Men with chronic inflammation in non-cancerous prostate tissue may have nearly twice the risk of prostate cancer as those with no inflammation, according to a recent study.
The study, published in the April 18, 2014, edition of Cancer Epidemiology, Biomarkers & Prevention, examined benign tissue samples from the biopsies of 191 men with prostate cancer and 209 men without prostate cancer for the prevalence and extent of immune cells with inflammation. The researchers found that 86.2% of prostate cancer patients had at least 1 tissue sample exhibiting signs of inflammation, compared with 78.2% of men without cancer who had tissue inflammation.

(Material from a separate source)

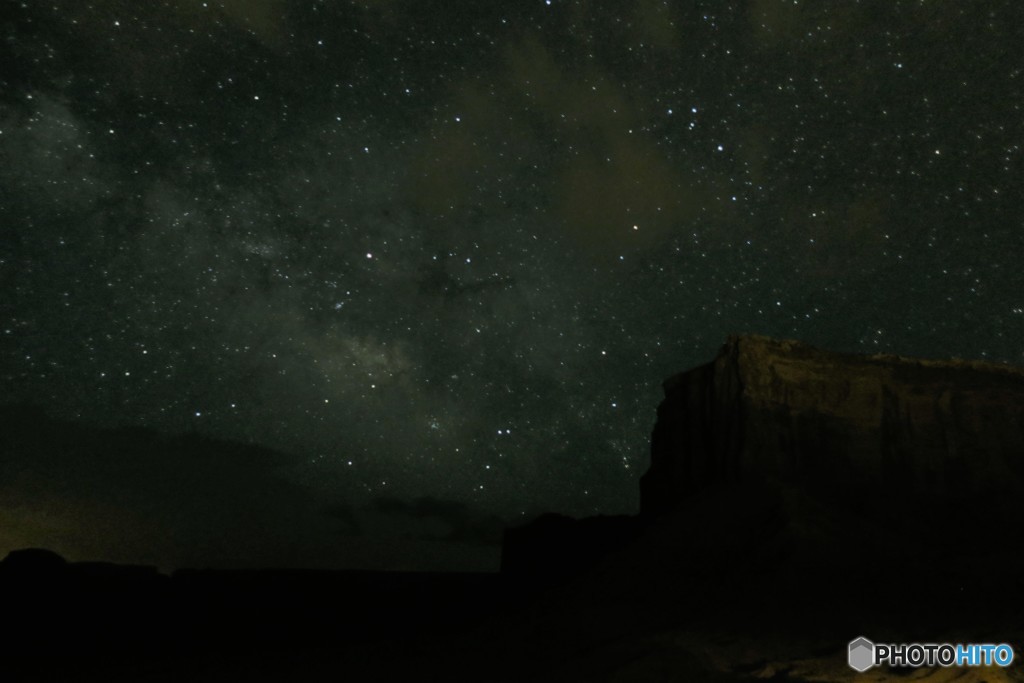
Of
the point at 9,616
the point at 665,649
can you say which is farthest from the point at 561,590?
the point at 9,616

The study finds a stronger link between chronic inflammation and cancer in men who carry a Gleason score between 7 and 10, which indicates high-grade prostate cancer, the most aggressive and rapidly growing form of prostate cancer. In patients who had at least 1 tissue sample with signs of chronic inflammation, the odds of having prostate cancer were 1.78 times higher and the odds of having an aggressive form of prostate cancer were 2.24 times higher.
“We knew going into this research that inflammation in the prostate is very common in men who have biopsies because of the higher PSA levels and other indicators of prostate cancer, but we did not anticipate the high prevalence of prostate inflammation in men who didn’t have an indication for biopsy,” said researcher Angelo M. De Marzo, MD, PhD, in a press release.